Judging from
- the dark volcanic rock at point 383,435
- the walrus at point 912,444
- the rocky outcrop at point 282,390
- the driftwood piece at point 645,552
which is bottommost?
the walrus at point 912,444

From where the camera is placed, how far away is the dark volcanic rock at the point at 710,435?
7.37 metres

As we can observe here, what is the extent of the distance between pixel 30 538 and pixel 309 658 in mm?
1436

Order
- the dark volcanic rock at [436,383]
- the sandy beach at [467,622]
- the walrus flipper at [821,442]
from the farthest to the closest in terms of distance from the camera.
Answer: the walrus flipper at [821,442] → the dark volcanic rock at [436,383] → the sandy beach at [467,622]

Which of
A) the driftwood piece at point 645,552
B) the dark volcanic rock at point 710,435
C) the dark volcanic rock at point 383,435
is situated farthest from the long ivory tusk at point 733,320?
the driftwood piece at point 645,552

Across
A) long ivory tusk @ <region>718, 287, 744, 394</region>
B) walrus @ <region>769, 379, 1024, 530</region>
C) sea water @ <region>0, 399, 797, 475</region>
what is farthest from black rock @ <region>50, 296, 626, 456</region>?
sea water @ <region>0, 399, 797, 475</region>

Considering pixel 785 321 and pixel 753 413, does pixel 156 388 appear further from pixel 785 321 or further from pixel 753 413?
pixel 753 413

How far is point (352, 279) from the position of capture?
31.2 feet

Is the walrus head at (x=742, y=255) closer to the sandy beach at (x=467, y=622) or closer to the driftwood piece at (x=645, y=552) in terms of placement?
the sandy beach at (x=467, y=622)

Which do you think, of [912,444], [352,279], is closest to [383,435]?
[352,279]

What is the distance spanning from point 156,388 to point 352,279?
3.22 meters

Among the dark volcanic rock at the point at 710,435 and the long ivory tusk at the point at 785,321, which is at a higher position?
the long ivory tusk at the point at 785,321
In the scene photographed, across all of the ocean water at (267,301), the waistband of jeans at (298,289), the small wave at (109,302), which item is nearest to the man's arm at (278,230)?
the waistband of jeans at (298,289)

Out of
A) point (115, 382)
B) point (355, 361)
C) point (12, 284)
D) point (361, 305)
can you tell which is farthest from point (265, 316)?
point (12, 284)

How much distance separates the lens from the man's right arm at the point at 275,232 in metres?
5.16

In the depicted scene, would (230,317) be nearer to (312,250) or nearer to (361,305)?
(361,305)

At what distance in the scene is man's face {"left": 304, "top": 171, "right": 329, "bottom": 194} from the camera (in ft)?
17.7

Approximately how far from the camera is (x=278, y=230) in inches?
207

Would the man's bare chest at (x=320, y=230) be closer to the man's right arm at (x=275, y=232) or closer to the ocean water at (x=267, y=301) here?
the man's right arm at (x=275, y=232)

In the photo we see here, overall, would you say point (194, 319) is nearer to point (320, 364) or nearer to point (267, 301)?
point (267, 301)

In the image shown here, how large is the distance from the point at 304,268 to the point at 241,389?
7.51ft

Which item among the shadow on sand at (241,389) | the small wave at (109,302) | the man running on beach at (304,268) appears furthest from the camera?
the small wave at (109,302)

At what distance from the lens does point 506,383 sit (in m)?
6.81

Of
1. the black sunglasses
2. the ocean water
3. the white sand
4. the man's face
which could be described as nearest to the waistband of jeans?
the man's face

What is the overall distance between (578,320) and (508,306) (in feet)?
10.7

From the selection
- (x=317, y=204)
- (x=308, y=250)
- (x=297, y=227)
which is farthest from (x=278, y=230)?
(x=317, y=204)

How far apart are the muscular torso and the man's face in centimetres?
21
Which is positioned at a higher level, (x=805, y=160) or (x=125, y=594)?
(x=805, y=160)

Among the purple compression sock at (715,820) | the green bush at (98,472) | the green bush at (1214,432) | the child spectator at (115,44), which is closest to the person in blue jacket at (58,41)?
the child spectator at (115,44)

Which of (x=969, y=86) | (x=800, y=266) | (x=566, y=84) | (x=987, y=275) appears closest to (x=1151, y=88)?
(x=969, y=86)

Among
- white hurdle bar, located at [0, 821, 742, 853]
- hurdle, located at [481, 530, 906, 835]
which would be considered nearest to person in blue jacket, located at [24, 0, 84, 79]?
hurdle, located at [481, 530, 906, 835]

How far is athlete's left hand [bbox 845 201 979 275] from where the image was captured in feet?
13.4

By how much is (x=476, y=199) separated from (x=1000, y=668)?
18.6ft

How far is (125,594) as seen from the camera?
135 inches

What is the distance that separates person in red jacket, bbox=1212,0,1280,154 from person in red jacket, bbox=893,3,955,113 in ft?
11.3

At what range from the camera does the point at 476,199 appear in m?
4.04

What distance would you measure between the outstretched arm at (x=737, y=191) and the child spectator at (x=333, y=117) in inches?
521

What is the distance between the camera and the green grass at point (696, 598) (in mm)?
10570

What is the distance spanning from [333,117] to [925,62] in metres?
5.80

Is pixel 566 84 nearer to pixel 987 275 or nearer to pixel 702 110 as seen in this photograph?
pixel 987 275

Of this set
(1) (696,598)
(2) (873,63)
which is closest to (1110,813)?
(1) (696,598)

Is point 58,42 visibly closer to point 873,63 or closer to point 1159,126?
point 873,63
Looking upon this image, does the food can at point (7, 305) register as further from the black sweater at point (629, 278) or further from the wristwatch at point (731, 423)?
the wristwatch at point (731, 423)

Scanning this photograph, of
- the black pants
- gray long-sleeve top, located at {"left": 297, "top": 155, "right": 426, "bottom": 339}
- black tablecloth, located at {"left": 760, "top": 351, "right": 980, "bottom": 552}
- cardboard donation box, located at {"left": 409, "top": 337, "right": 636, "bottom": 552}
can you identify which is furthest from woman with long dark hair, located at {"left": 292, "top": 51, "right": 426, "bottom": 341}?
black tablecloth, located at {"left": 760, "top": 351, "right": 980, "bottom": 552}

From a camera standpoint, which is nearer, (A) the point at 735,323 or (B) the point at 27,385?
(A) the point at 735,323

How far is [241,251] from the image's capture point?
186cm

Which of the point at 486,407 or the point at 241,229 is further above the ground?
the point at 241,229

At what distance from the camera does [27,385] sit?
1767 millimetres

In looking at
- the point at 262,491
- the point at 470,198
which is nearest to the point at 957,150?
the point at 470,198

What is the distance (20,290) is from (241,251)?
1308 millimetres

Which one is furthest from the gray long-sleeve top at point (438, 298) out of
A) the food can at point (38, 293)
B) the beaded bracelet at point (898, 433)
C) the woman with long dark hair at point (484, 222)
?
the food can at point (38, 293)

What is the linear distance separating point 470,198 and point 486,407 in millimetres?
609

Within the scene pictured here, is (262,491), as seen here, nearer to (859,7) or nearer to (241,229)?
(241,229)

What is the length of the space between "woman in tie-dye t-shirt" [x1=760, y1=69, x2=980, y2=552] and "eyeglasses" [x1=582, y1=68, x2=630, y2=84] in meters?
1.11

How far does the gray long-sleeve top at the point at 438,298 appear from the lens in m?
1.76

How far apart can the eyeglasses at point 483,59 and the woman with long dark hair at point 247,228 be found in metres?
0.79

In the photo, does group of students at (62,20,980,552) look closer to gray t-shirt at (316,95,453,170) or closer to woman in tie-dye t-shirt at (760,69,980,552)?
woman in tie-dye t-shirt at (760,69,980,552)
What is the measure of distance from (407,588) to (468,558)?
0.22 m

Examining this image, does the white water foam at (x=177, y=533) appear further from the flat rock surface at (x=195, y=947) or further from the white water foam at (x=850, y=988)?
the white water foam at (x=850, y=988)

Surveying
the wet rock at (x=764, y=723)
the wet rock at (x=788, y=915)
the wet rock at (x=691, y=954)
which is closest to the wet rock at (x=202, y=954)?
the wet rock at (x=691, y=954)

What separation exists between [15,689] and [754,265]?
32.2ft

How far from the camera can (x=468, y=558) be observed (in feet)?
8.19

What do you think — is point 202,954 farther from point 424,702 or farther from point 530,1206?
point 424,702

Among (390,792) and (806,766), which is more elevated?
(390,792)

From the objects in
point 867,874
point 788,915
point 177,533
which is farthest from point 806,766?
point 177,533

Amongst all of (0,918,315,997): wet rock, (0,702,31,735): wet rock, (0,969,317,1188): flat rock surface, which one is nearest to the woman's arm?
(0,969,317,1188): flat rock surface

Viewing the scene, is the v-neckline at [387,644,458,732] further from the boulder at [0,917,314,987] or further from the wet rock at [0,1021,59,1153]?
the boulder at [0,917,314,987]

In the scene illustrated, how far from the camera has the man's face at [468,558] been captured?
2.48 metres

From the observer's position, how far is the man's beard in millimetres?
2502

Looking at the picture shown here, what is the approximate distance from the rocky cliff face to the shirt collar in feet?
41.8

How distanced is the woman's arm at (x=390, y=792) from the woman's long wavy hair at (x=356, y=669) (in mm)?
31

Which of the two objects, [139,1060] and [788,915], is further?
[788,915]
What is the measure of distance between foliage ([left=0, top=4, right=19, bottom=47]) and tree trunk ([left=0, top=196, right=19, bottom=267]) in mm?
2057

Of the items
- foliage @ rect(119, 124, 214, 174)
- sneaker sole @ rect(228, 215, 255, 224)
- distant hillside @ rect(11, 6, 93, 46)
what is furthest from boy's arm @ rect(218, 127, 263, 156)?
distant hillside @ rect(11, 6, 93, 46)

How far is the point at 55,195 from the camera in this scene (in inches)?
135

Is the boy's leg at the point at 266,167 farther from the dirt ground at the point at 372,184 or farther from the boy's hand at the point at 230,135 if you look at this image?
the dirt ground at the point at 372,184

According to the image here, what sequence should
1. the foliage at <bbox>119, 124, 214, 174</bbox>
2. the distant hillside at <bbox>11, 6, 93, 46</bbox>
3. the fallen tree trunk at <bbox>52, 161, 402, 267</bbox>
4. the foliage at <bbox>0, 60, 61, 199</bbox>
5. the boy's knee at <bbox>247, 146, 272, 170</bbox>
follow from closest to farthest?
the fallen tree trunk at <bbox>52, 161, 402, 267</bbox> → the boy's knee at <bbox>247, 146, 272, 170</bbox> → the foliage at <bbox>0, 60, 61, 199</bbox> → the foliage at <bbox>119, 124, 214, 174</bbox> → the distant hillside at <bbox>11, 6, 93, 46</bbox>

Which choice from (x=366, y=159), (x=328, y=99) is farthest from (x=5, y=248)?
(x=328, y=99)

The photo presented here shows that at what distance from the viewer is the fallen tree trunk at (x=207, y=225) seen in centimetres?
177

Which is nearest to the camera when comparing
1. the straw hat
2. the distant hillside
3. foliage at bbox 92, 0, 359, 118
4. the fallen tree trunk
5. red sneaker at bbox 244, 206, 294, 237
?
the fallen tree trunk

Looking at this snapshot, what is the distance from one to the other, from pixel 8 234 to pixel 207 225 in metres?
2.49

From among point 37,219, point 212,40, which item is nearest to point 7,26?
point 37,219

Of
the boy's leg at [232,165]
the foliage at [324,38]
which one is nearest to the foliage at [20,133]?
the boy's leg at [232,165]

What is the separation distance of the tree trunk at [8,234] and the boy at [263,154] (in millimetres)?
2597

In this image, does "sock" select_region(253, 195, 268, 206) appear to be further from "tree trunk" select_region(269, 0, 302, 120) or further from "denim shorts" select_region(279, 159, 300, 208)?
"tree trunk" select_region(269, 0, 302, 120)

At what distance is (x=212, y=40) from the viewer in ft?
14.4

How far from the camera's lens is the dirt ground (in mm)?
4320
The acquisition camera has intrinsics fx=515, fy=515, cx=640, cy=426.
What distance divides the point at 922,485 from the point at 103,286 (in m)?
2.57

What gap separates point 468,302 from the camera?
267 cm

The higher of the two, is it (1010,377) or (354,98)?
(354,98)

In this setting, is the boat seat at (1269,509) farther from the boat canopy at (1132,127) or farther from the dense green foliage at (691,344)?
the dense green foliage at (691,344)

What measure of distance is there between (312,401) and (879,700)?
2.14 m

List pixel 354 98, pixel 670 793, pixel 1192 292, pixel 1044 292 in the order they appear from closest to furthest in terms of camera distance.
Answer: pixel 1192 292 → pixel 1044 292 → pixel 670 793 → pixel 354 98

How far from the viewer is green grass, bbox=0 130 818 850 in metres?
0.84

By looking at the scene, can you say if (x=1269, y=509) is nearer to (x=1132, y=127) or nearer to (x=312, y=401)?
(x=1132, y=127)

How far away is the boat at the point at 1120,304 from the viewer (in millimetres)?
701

::::::

Exercise brief →
Exactly and only the lines from the line containing "At what distance is" through the last line of the entries should be copied, both ends included.

The output →
At what distance is (x=212, y=40) from the viewer in ft?
14.4

How far from the camera's lens is the dirt ground (in mm)?
4320
The acquisition camera has intrinsics fx=515, fy=515, cx=640, cy=426.
What distance divides the point at 922,485 from the point at 103,286 (in m)?
2.57

What gap separates point 468,302 from the camera?
267 cm

The higher of the two, is it (1010,377) or (354,98)?
(354,98)

In this setting, is the boat seat at (1269,509) farther from the boat canopy at (1132,127) or farther from the dense green foliage at (691,344)?
the dense green foliage at (691,344)

What measure of distance is there between (312,401) and (879,700)?
2.14 m

List pixel 354 98, pixel 670 793, pixel 1192 292, pixel 1044 292 in the order they appear from closest to furthest in terms of camera distance.
Answer: pixel 1192 292 → pixel 1044 292 → pixel 670 793 → pixel 354 98

How far from the viewer is green grass, bbox=0 130 818 850 in metres?
0.84

By looking at the scene, can you say if (x=1269, y=509) is nearer to (x=1132, y=127) or nearer to (x=312, y=401)?
(x=1132, y=127)

How far away is the boat at the point at 1120,304 from the viewer (in millimetres)?
701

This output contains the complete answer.